I could stop there. I think that’s enough for a competent developers to get the idea? But it turns out there are a few details, some of them interesting. So, let’s dig in.

“Input symbol”? · The academic discussion of FAs is very abstract on this subject, which is fair enough, because when you’re talking about how to build, or traverse, or compute the union of FAs, the algorithm doesn’t depend very much on what the symbols actually are. But when you’re writing code, it turns out to matter a lot.

In practice, I’ve done a lot of work with FAs over the years, and I’ve only ever seen four things used as input symbols to drive them. They are:

Unicode “characters” represented by code points, integers in the range 0…1,114,111 inclusive.

UTF-8 bytes, which have values in the range 0…244 inclusive.
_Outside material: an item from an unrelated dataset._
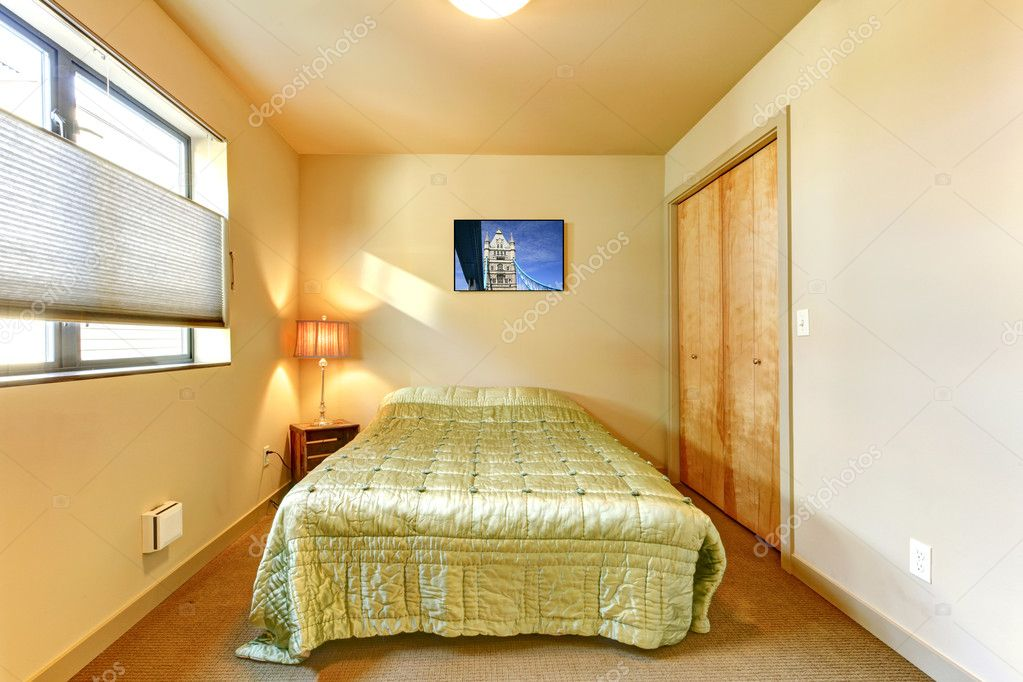 Intérieur de chambre petite chambre jaune. — Photographie ...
UTF-16 values, unsigned 16-bit integers. I’ve only ever seen this used in Java programs because that’s what its native

`char`

type is. You probably don’t want to do this.Enum values, small integers with names, which tend to come in small collections.

As I said, this is all I’ve seen, but 100% of the FAs that I’ve seen automatically generated and subject to set-arithmetic operations like Union are based on UTF-8. And that’s what Quamina uses, so that’s what I’m going to use in the rest of this discussion.

Code starts here ·
This comes from Quamina’s
nfa.go. We’re going to look at the function
`mergeFAStates`

, which implements the merge-two-states logic described above.

Lesson: This process can lead to a lot of wasteful work. Particularly if either or both of the states transition on ranges of
values like `0…9`

or `a…z`

. So we only want to do the work merging any pair of states once, and we want
there only to be one merged value. Thus we start with a straightforward memo-ization.

func mergeFAStates(state1, state2 *faState, keyMemo map[faStepKey]*faState) *faState { // try to memo-ize mKey := faStepKey{state1, state2} combined, ok := keyMemo[mKey] if ok { return combined }

Now some housekeeping. Remember, I noted above that any state might contain a signal saying that arriving here
means you’ve matched pattern(s). This is called `fieldTransitions`

, and the merged state obviously has to
match all the things that either of the merged states match. Of course, in the vast majority of cases neither merged state
matched anything and so this is a no-op.

fieldTransitions := append(state1.fieldTransitions, state2.fieldTransitions...)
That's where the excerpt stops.